::: Extracted data

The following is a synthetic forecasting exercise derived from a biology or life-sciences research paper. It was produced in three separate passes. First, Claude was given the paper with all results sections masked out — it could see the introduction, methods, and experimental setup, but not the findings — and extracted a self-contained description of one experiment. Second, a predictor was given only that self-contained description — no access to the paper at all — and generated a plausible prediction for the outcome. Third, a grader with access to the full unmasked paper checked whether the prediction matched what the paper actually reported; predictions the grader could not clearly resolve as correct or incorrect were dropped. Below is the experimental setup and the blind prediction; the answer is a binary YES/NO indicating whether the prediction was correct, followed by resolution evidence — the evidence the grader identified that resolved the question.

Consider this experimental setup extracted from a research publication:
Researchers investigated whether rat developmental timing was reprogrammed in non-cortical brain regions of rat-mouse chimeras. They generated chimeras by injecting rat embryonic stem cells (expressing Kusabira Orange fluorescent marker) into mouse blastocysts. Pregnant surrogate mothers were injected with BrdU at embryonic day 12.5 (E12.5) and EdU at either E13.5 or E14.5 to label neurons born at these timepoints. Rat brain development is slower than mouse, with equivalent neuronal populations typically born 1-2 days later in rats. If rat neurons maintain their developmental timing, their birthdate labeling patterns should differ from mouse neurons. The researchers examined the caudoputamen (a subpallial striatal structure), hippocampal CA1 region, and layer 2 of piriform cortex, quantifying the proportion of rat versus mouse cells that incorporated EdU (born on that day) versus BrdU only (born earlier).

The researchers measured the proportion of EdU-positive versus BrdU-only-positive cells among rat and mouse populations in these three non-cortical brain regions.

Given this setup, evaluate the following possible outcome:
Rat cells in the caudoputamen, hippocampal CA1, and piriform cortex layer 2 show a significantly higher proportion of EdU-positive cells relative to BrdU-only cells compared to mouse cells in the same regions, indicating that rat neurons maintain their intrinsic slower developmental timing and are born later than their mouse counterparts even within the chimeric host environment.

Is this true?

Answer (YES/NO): NO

::::::

Exercise prompt
Nothing should be left out: repeat all of the data exactly.

Solution to the exercise
The following is a synthetic forecasting exercise derived from a biology or life-sciences research paper. It was produced in three separate passes. First, Claude was given the paper with all results sections masked out — it could see the introduction, methods, and experimental setup, but not the findings — and extracted a self-contained description of one experiment. Second, a predictor was given only that self-contained description — no access to the paper at all — and generated a plausible prediction for the outcome. Third, a grader with access to the full unmasked paper checked whether the prediction matched what the paper actually reported; predictions the grader could not clearly resolve as correct or incorrect were dropped. Below is the experimental setup and the blind prediction; the answer is a binary YES/NO indicating whether the prediction was correct, followed by resolution evidence — the evidence the grader identified that resolved the question.

Consider this experimental setup extracted from a research publication:
Researchers investigated whether rat developmental timing was reprogrammed in non-cortical brain regions of rat-mouse chimeras. They generated chimeras by injecting rat embryonic stem cells (expressing Kusabira Orange fluorescent marker) into mouse blastocysts. Pregnant surrogate mothers were injected with BrdU at embryonic day 12.5 (E12.5) and EdU at either E13.5 or E14.5 to label neurons born at these timepoints. Rat brain development is slower than mouse, with equivalent neuronal populations typically born 1-2 days later in rats. If rat neurons maintain their developmental timing, their birthdate labeling patterns should differ from mouse neurons. The researchers examined the caudoputamen (a subpallial striatal structure), hippocampal CA1 region, and layer 2 of piriform cortex, quantifying the proportion of rat versus mouse cells that incorporated EdU (born on that day) versus BrdU only (born earlier).

The researchers measured the proportion of EdU-positive versus BrdU-only-positive cells among rat and mouse populations in these three non-cortical brain regions.

Given this setup, evaluate the following possible outcome:
Rat cells in the caudoputamen, hippocampal CA1, and piriform cortex layer 2 show a significantly higher proportion of EdU-positive cells relative to BrdU-only cells compared to mouse cells in the same regions, indicating that rat neurons maintain their intrinsic slower developmental timing and are born later than their mouse counterparts even within the chimeric host environment.

Is this true?

Answer (YES/NO): NO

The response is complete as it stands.